◆ Supplied passage
# # # #

Christopher Lloyd, Michael J. Fox
Amblin Entertainment/Universal Pictures/Kobal/Shutterstock

The 25 Best Time-Travel Movies Ever Made

Share:

Twenty-five years ago this week (yes, twenty-five, look it up) Bill & Ted’s Excellent Adventure made its theatrical debut, telling for all posterity the tale of two California slackers who use a phone booth/time machine to gather historical figures for a class project. It was but one variation on a favorite cinematic device: time travel. It’s been done in comedies and dramas, sci-fi and action movies, on budgets giant and miniscule, in spaceships and in DeLoreans. There are dozens of time travel flicks out there, but these are our favorites.

25. Safety Not Guaranteed

It might not technically count as a time-travel movie, since no one actually traverses through time in it (or do they?). But director Colin Trevorrow’s 2012 charmer certainly weighs the possibility — and asks what you would do if someone you came to trust said (no, insisted) that they’d figured out how to do it. Would you believe them? Would you follow them? And, given the chance, where (or, more accurately, when) would you go?

# # # #

◆ Excerpted records
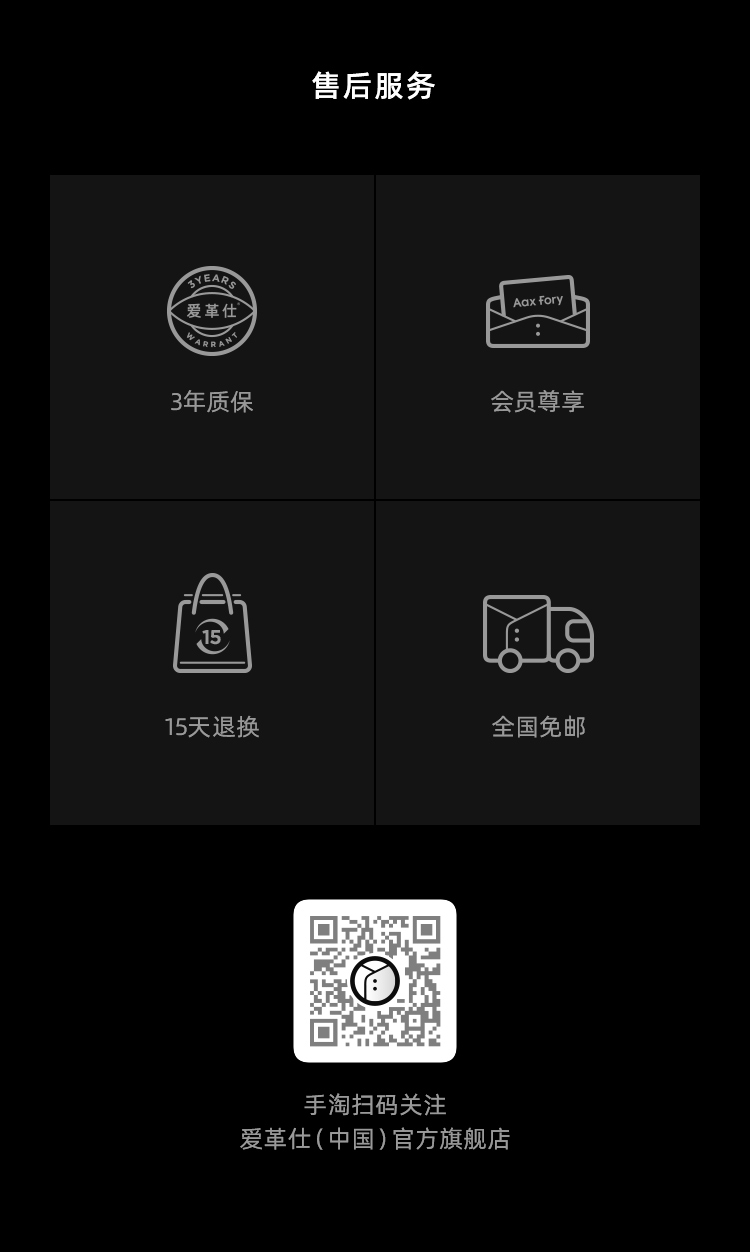 售后服务

3YEARS
爱革仕
WARRANT

3年质保

Aax Fory

会员尊享

15

15天退换

全国免邮

手淘扫码关注
爱革仕(中国)官方旗舰店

# # # #

◆ What you need to do
[1] In the time-travel movie list, why might Safety Not Guaranteed not technically count as a time-travel movie? Answer in one to three sentences.
[2] Summarize the time-travel movie list in two sentences.
[3] Continue the time-travel movie list from where it stops.

◆ Expected outputs
[1] It might not count because no one actually travels through time in it. The list still includes it because the film weighs the possibility of time travel and asks what you would do if someone you trusted insisted they had figured out how to do it.

[2] Marking twenty-five years since Bill & Ted's Excellent Adventure, in which two California slackers use a phone booth time machine to gather historical figures for a class project, the list notes that time travel has been used in films of every genre and budget. Its first entry, at number 25, is Colin Trevorrow's 2012 film Safety Not Guaranteed, which may not technically involve time travel but asks whether you would believe, follow, and choose a destination with someone who claimed to have mastered it.

[3]
24. Time Crimes

Nacho Vigalondo’s 2007 Spanish effort is a low-budget thriller in the Primer mold, intrigued by the possibilities of traveling through miniscule amounts of time (in this case, a half hour or so), and the complications presented by multiple “versions” of the same person wandering around at the same time. It’s a clever compendium of conundrums, the kind of movie you need a pad of scratch paper for.

23. Somewhere in Time

Jeannot Szwarc (whose best-known previous credit was, weirdly, Jaws 2) helms this 1980 time travel romance, in which Christopher Reeve — who knows a little bit about time travel himself, having done that whole turning-the-world-backwards business in Superman — stars as a playwright who falls in love with a picture of Jane Seymour (been there!) and travels back decades to romance her.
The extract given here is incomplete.